Supreme Court reserves orders on plea for release of 150 Rohingya in Jammu jail

The Supreme Court on Friday reserved its orders on a plea seeking the release of about 150 Rohingya reportedly detained in a Jammu jail.
The top court maintained a non-committal tone when its judicial conscience was tapped by advocate Prashant Bhushan about the atrocities Rohingya may face on deportation to Myanmar.
“We are not in any way called upon to condone or condemn genocide in Myanmar, though we believe genocide anywhere is condemnable,” Chief Justice of India Sharad A. Bobde reacted to Mr. Bhushan.

The Centre, represented by Solicitor General Tushar Mehta, said Rohingya who had fled persecution in Myanmar to India were deported only after the government of that country confirmed their nationality.
“They are illegal immigrants. We are in touch with Myanmar. Once Myanmar confirms their nationality, they are deported,” Mr. Mehta explained.
“So, you will deport only after Myanmar confirms?” the CJI verified.
“Yes, we cannot deport a person from Afghanistan to Mynamar,” Mr. Mehta said.
“The fear is that once they are deported, they may get slaughtered. But we cannot stop it…” the CJI remarked
Mr. Mehta said, “India is not the capital of the immigrants of the world”.
“But will the word of a military government that has seized power through a coup be enough for the Indian government? Is this country not obliged to maintain the guarantee of right to life,” Mr. Bhushan asked.
Chief Justice Bobde said the Supreme Court could not refuse to recognise the sovereignty of another nation.
“The mere fact that another country wants them [Rohingya] back and you [India] want to give them is not enough.
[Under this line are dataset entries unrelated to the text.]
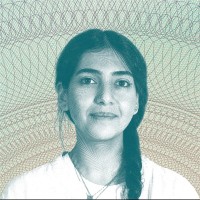 Mona Babaei Abyaneh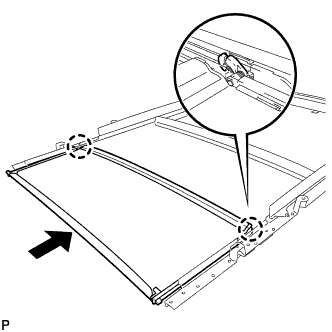 A01NDP8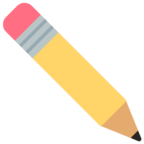 Pencil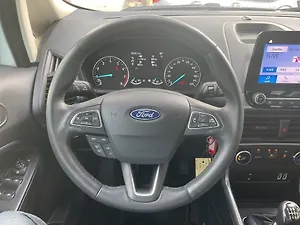 Fahrzeugbild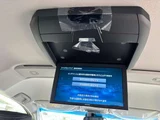 2025 Mitsubishi Delica D:5 2.2 Diesel Turbo 4WD Sedan for sale, Japanese used car export - photo 17 of 53 | GULJI TRADERS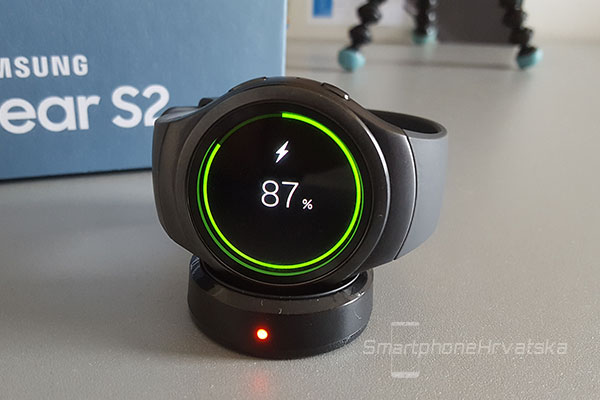 GEAR-S2-RECENZIJA-PUNJENJE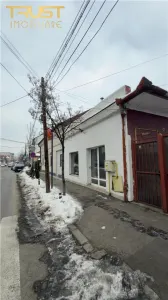 Spatiu Comercial I zona Mihai Viteazu I 30 MP - Cluj-Napoca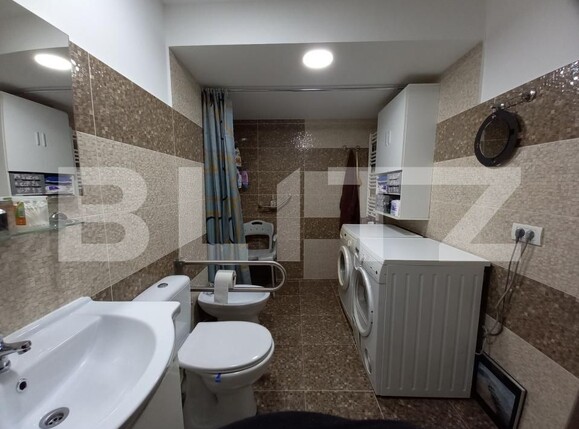 Apartament de vânzare 3 camere Central - 179565AV | BLITZ Timișoara | Poza6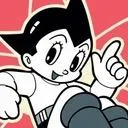 Astro Boy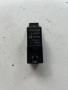 Реле подгревни свещи bosch Волво Volvo XC90 2010, снимка 1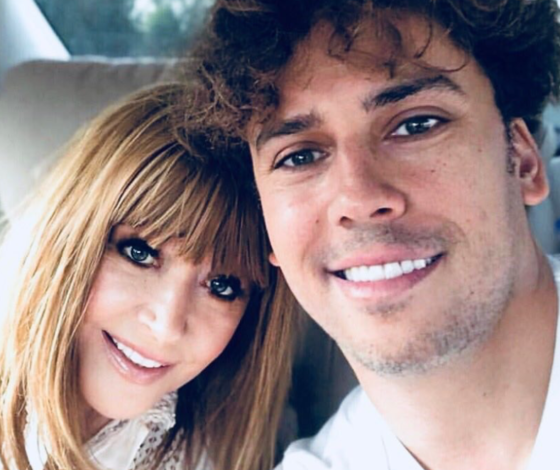 Алла Борисовна — огонь! Пугачева в мини-шортах на фестивале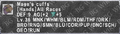 Thumbnail for version as of 21:39, 29 August 2026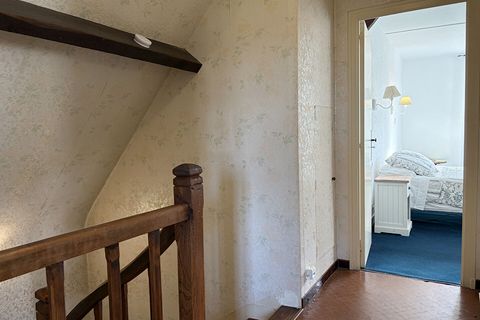 Villa a Gensac, Gironde, Gensac - € 230.000 | Ref: 5237 - foto 12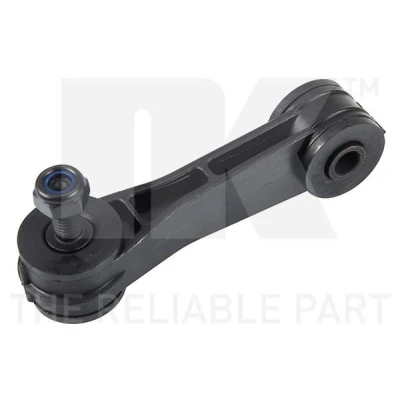 Imagen de NK 5114702 Bieleta de suspensión 103 Plástico VOLKSWAGEN: Golf 4, 4 Variant, Bora Berlina, SEAT: Leon I Hatchback, TOLEDO 2 Limousine, 1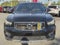 2019 Volvo XC40 Momentum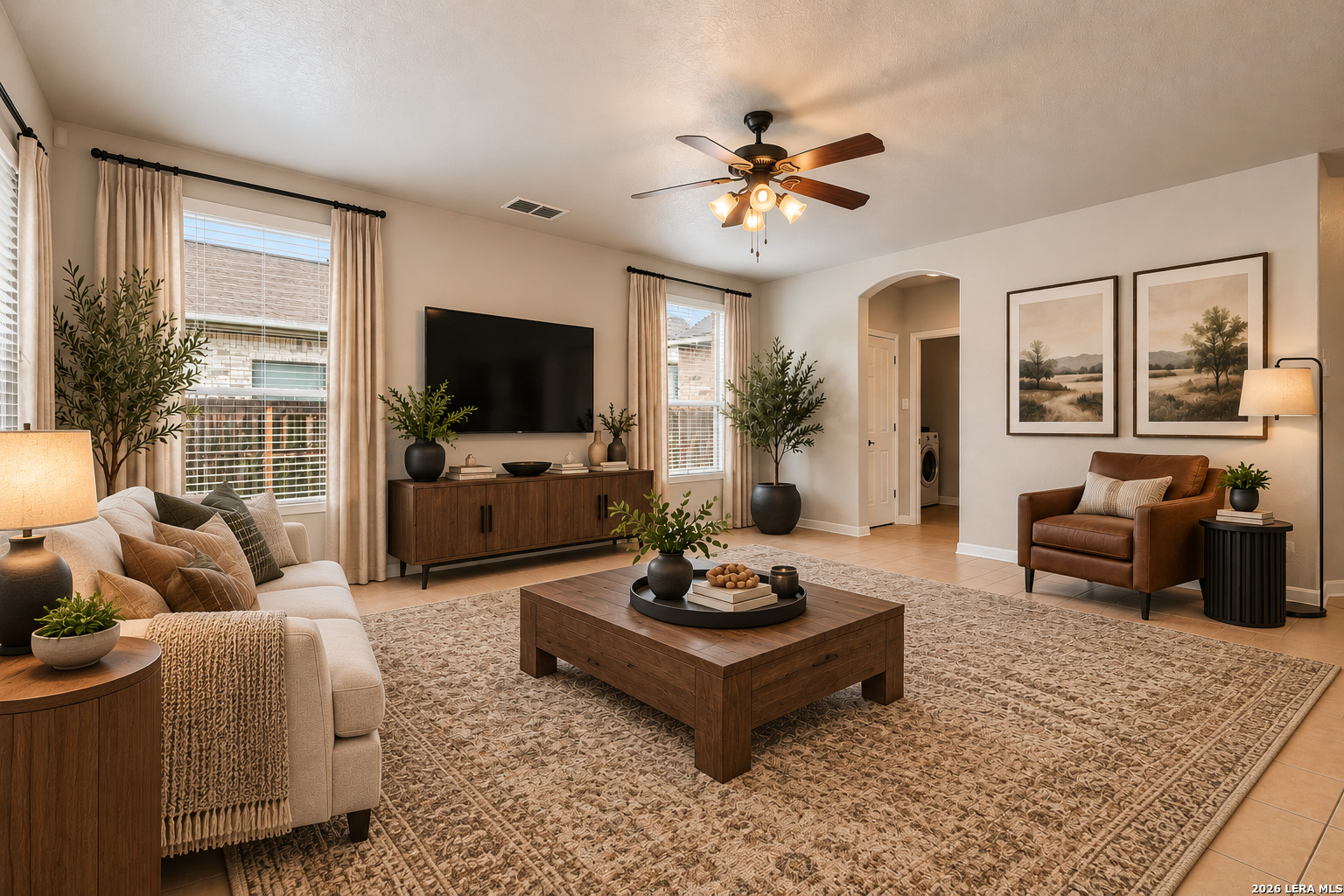 1803 Viljandi Moon San Antonio TX 78251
You cannot send anybody to a place where he can be killed or subjected to torture,” Mr. Bhushan argued, referring to the principle of refoulement.
“Have you today placed any evidence that Rohingya are being killed or tortured [in Mynamar]?” Chief Justice Bobde asked.
Mr. Bhushan asked the court to hear the United Nations Special Rapporteur. However, both the Centre and the Union Territory of Jammu and Kashmir raised serious objections, and the Bench relented.
“We will not allow the United Nations Special Rapporteur to be heard today because there is serious objection,” Chief Justice Bobde told senior advocate C.U. Singh, appearing for the Rapporteur.
“No municipal court should do anything that embarrasses the executive government. Municipal court applies only domestic laws. Treaties or conventions refused by the government cannot be implemented through the courts. The U.N. is not subject to the jurisdiction of the municipal court… Besides, Mr. Bhushan has not impleaded Jammu and Kashmir in his application,” senior advocate Harish Salve, for the Union Territory administration, submitted.
The court hearing concerns an urgent application filed by NGO, Association for Democratic Reforms, represented by Mr. Bhushan.